Power and Rhetoric

In ancient Greek society, power was defined by the amount of control over people’s attention. There was a guarantee that any male could speak in the public square (isegoria), so the best speakers had the most power. It was necessary for men to be able to control the crowd and aid their thinking, because strength came in the form of the mind. A prime example is the justice system, which works the same today. The speeches devised by the prosecutors and defendants decide the ruling in any given case. The benefiting side is always the most well-spoken. The locations may change, but the practice of rhetoric does not. 

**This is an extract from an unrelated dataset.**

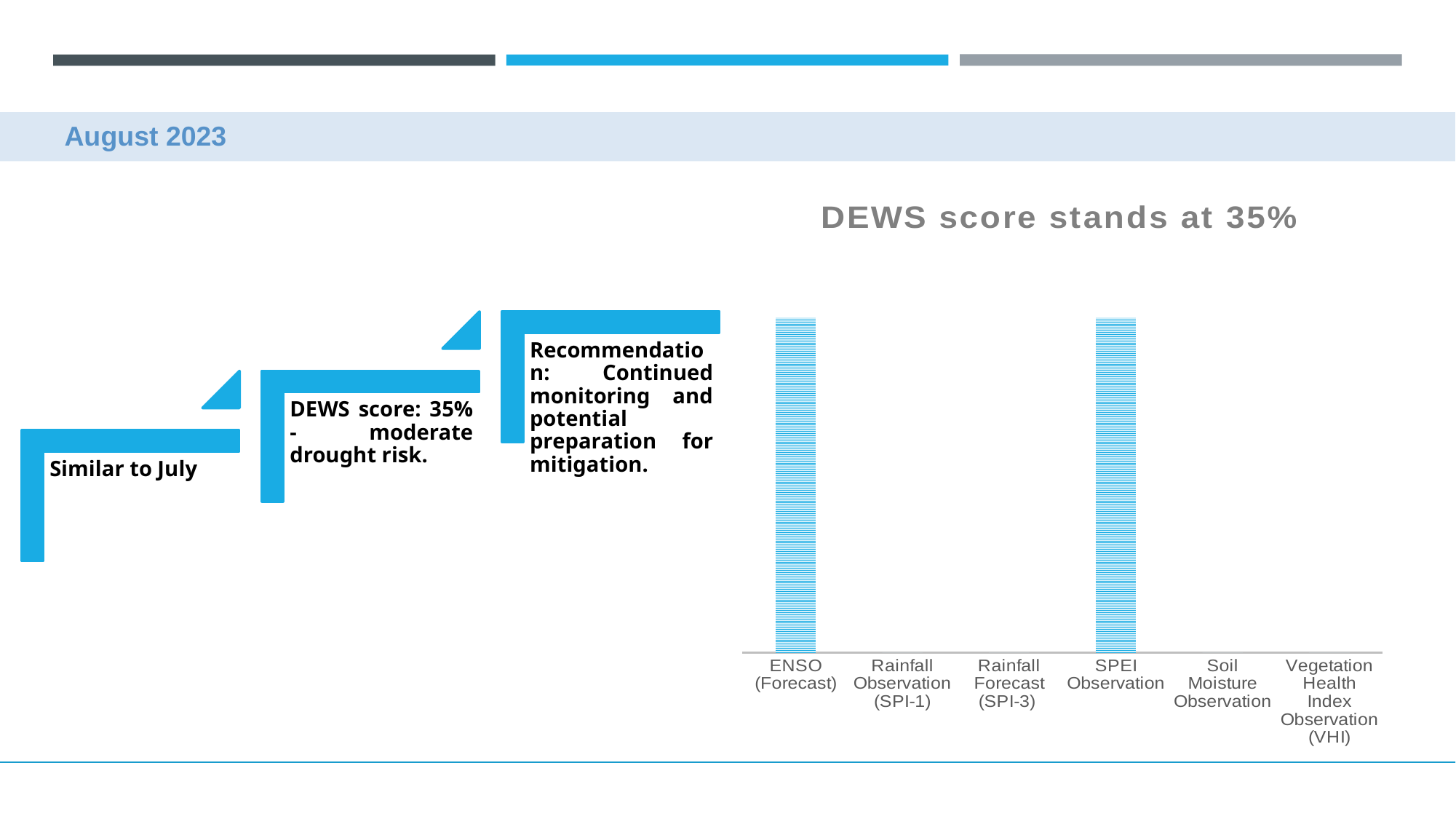
What is the label of the first category on the x axis of the chart? ENSO (Forecast) Is the bar for Vegetation Health Index Observation (VHI) larger or smaller than the bar for ENSO (Forecast)? Smaller What is the title of the chart? DEWS score stands at 35% What kind of chart is shown on the slide? Bar chart How many categories are shown on the x axis of the chart? 6 Which categories in the chart have a visible bar? ENSO (Forecast) and SPEI Observation Is the bar for Rainfall Forecast (SPI-3) larger or smaller than the bar for SPEI Observation? Smaller Is the bar for ENSO (Forecast) larger or smaller than the bar for Rainfall Observation (SPI-1)? Larger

Though now they are frowned upon, Sophists were the most enviable and powerful citizens in the ancient Greek society. It is natural for the lesser-man to follow those who are born leaders, so they grew in influence by offering other male citizens education in the art of discourse. With the promise of virtue, excellence, and success, the Sophists quickly became the kings of the common-people. As Georgias stated on your power-point presentation, “effective rhetoric had a hypnotic speech”, so those who have capture our attention will not easily lose it. It is a vicious circle of power, where eventually the student overshadows the teacher.

Rhetoric can convince you to admire a breathtaking sunset, as well as it can sway you into believing a human being is horrifying. There is beauty behind the power of rhetoric, as it can establish both. Public speaking and deception can be as much a science as an art, and that makes it both elegant and destructive simultaneously. With great power comes great opportunity to be deceptive, so rhetoric holds the necessary outcome of the message over its honesty. If truth can be omitted for the good of the argument, then it very well will be.